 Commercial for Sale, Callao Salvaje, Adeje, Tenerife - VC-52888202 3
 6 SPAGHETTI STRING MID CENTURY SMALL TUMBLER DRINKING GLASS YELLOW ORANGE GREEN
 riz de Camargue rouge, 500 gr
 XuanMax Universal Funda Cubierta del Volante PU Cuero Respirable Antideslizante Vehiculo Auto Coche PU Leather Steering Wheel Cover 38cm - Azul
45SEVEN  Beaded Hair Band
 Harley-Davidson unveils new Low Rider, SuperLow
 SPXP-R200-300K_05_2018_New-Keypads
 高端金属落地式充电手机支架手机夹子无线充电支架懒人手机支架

---

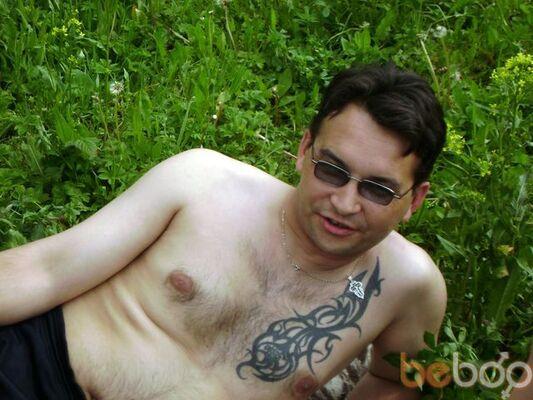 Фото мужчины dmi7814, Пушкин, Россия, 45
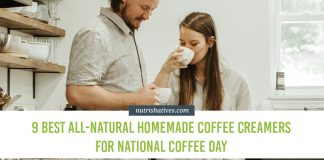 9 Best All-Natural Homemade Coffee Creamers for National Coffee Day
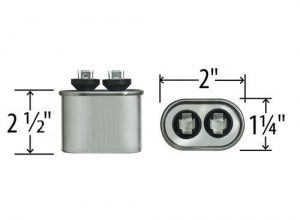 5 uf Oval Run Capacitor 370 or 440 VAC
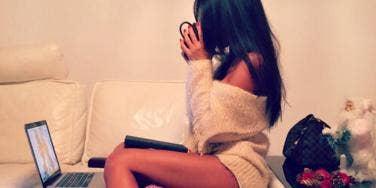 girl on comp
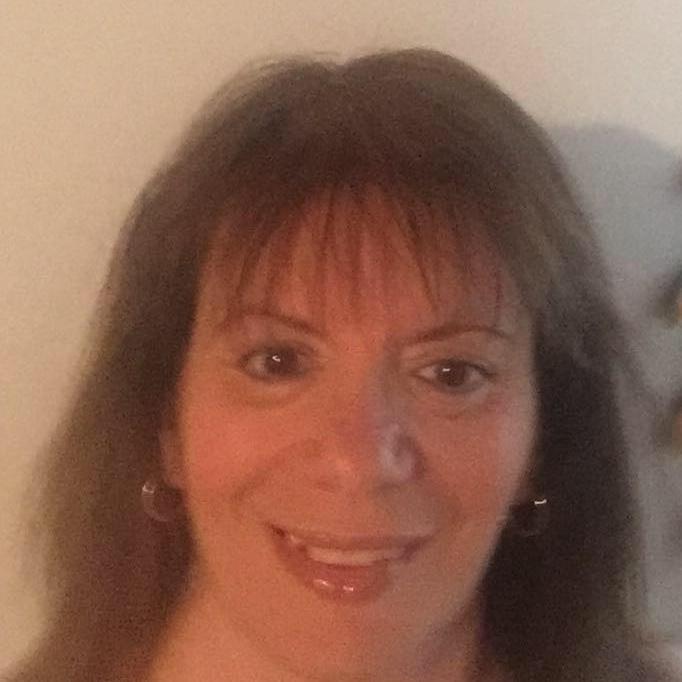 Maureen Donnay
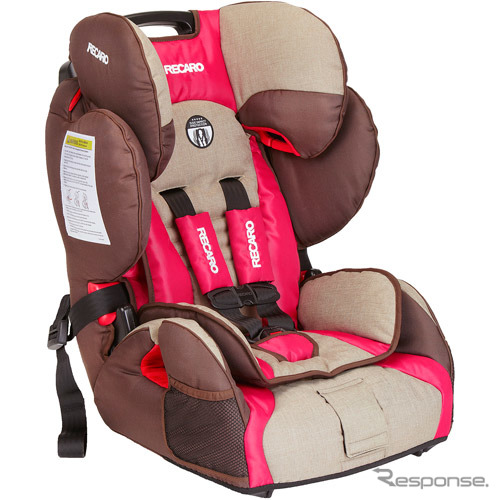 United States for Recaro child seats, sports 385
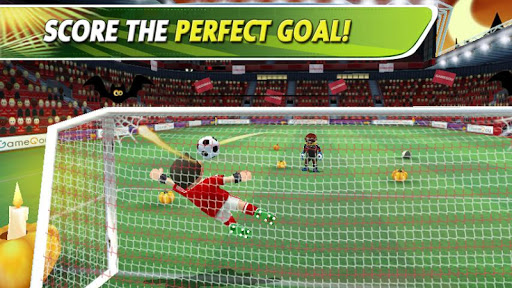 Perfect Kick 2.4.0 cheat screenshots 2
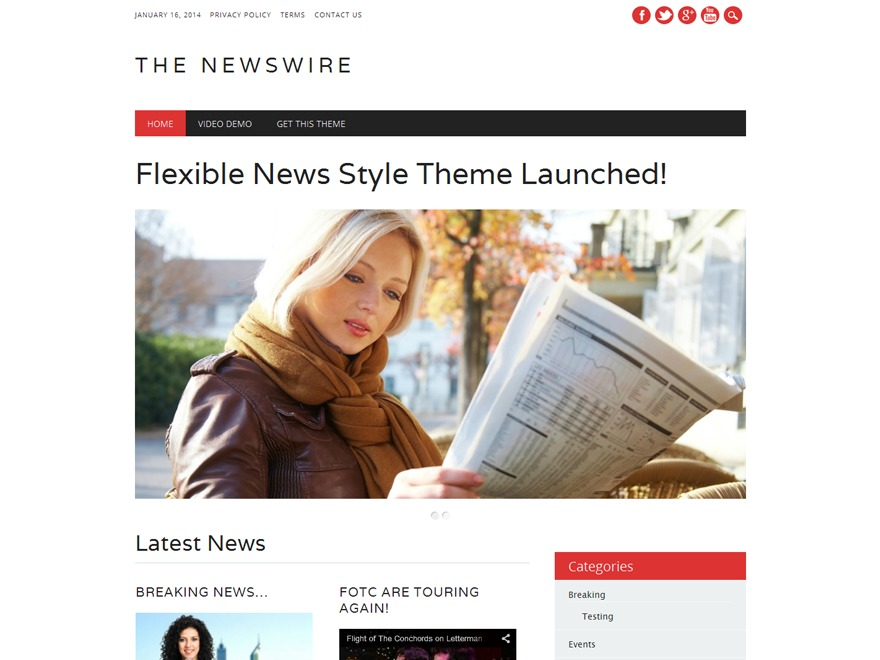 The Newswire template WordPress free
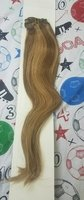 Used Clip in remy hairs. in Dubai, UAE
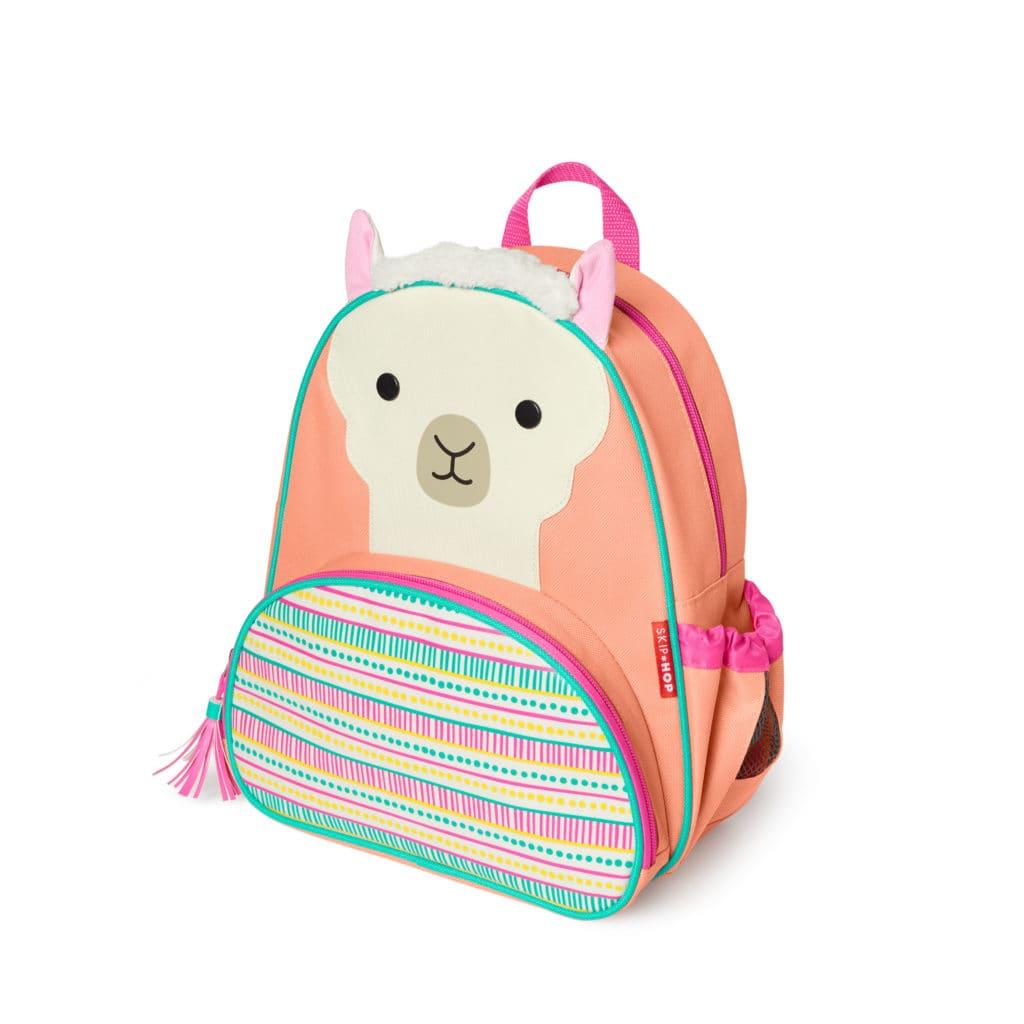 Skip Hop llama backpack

> [Work task] Each line above that falls between the line with "Maureen Donnay" and the line with "Skip Hop llama backpack" should be printed exactly, together with those two lines, but the pictures should not.

> [Answer box]
 Maureen Donnay
 United States for Recaro child seats, sports 385
 Perfect Kick 2.4.0 cheat screenshots 2
 The Newswire template WordPress free
 Used Clip in remy hairs. in Dubai, UAE
 Skip Hop llama backpack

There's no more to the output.